## What to work on
Turn everything from the line containing "Studying the image" down to the end of the records into a Markdown table with the columns Row and Line, numbering each line and leaving out blank lines.

## Entries provided

-- start --

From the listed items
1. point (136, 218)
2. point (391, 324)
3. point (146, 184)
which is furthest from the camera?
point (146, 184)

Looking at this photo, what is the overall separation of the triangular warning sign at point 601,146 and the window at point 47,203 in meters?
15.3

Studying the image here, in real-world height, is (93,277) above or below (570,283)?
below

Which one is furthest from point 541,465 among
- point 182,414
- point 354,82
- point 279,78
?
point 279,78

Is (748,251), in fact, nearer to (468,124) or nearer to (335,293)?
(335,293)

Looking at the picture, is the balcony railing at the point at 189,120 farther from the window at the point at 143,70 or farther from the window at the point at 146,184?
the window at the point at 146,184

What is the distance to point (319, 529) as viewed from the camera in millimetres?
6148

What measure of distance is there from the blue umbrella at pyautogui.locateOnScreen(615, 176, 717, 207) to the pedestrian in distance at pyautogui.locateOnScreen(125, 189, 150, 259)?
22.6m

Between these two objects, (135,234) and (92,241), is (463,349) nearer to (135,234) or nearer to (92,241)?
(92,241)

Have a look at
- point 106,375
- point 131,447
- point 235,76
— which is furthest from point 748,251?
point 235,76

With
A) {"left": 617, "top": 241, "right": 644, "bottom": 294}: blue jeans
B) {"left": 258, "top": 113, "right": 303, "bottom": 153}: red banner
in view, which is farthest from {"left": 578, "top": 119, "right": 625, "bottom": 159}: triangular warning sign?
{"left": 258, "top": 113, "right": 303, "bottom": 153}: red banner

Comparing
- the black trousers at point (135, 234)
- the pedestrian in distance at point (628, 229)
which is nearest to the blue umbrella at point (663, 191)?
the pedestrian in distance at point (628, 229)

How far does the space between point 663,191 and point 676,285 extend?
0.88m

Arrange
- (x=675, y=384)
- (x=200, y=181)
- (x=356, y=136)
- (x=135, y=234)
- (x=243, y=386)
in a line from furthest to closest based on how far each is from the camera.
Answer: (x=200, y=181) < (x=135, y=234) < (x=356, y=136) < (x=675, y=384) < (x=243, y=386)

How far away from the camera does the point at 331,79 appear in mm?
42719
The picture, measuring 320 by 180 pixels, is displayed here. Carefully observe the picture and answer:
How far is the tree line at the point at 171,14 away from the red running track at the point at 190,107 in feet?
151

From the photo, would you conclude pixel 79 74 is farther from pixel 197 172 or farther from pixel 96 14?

-- end --

## Exercise response
| Row | Line |
|---|---|
| 1 | Studying the image here, in real-world height, is (93,277) above or below (570,283)? |
| 2 | below |
| 3 | Which one is furthest from point 541,465 among |
| 4 | - point 182,414 |
| 5 | - point 354,82 |
| 6 | - point 279,78 |
| 7 | ? |
| 8 | point 279,78 |
| 9 | Is (748,251), in fact, nearer to (468,124) or nearer to (335,293)? |
| 10 | (335,293) |
| 11 | Looking at the picture, is the balcony railing at the point at 189,120 farther from the window at the point at 143,70 or farther from the window at the point at 146,184? |
| 12 | the window at the point at 146,184 |
| 13 | What is the distance to point (319, 529) as viewed from the camera in millimetres? |
| 14 | 6148 |
| 15 | What measure of distance is there from the blue umbrella at pyautogui.locateOnScreen(615, 176, 717, 207) to the pedestrian in distance at pyautogui.locateOnScreen(125, 189, 150, 259)? |
| 16 | 22.6m |
| 17 | Between these two objects, (135,234) and (92,241), is (463,349) nearer to (135,234) or nearer to (92,241)? |
| 18 | (92,241) |
| 19 | Have a look at |
| 20 | - point 106,375 |
| 21 | - point 131,447 |
| 22 | - point 235,76 |
| 23 | — which is furthest from point 748,251? |
| 24 | point 235,76 |
| 25 | With |
| 26 | A) {"left": 617, "top": 241, "right": 644, "bottom": 294}: blue jeans |
| 27 | B) {"left": 258, "top": 113, "right": 303, "bottom": 153}: red banner |
| 28 | in view, which is farthest from {"left": 578, "top": 119, "right": 625, "bottom": 159}: triangular warning sign? |
| 29 | {"left": 258, "top": 113, "right": 303, "bottom": 153}: red banner |
| 30 | Comparing |
| 31 | - the black trousers at point (135, 234) |
| 32 | - the pedestrian in distance at point (628, 229) |
| 33 | which is nearest to the blue umbrella at point (663, 191)? |
| 34 | the pedestrian in distance at point (628, 229) |
| 35 | How far does the space between point 663,191 and point 676,285 extend? |
| 36 | 0.88m |
| 37 | Arrange |
| 38 | - (x=675, y=384) |
| 39 | - (x=200, y=181) |
| 40 | - (x=356, y=136) |
| 41 | - (x=135, y=234) |
| 42 | - (x=243, y=386) |
| 43 | in a line from furthest to closest based on how far each is from the camera. |
| 44 | Answer: (x=200, y=181) < (x=135, y=234) < (x=356, y=136) < (x=675, y=384) < (x=243, y=386) |
| 45 | How far away from the camera does the point at 331,79 appear in mm? |
| 46 | 42719 |
| 47 | The picture, measuring 320 by 180 pixels, is displayed here. Carefully observe the picture and answer: |
| 48 | How far is the tree line at the point at 171,14 away from the red running track at the point at 190,107 in feet? |
| 49 | 151 |
| 50 | From the photo, would you conclude pixel 79 74 is farther from pixel 197 172 or farther from pixel 96 14? |